People often confuse home health care with hospice care. For example, a nurse who makes regular home visits is often called a hospice nurse. Although they are closely linked, home health care and hospice care are two different types of care.

What Is Home Health Care?

Home health care covers a range of care coverage. It can be a hospice-style care, with a terminally ill person wanting to die at home, but it can also be for someone who needs regular health care but who is unable to get to a medical facility on a daily or weekly basis. Those who need home health care could have permanent disabilities or a prolonged illness.

The care is provided by home care agencies. If the home care agency is certified by Medicare, home health care is covered by the insurance. It is a lot less expensive to allow a senior citizen to live at home, if at all possible, while still receiving high quality care.

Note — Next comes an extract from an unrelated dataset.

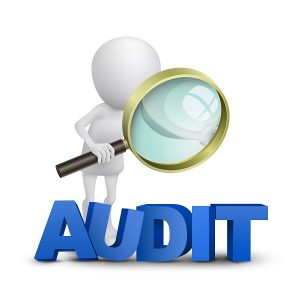 What Causes an IRS Tax Audit?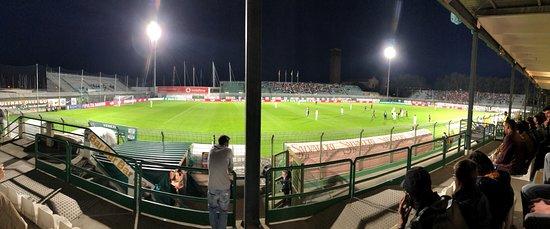 Stadio Pier Luigi Penzo panoramic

The health care is usually provided by a nurse who has had training working with senior citizens and elderly health care issues. The frequency of the visits is dependent on the type of care that is needed. Some nurses will visit a patient daily to administer insulin shots, monitor blood pressure, change dressings on a surgical wound, and perform similar duties. For other patients, the need to visit is usually less frequent.

What Is Hospice Care?

Hospice care is given to those who are terminally ill, usually with a specified amount of time to live, who wish to die either at home or in a special care facility. Hospice care goes beyond caring for the physical needs of the person, but provides emotional, spiritual, and social support, as well. Hospice care can be, and often is, an extension of home health care, but home health care is not always a hospice situation. The goal of hospice care is to provide the best quality of life possible for a terminally ill person in those last days. There will be times that a hospice provider will do nothing more than sit with the ill person and hold a hand.

Hospice caregivers are familiar with the support systems available and reach out to families in ways that regular home health caregivers do not.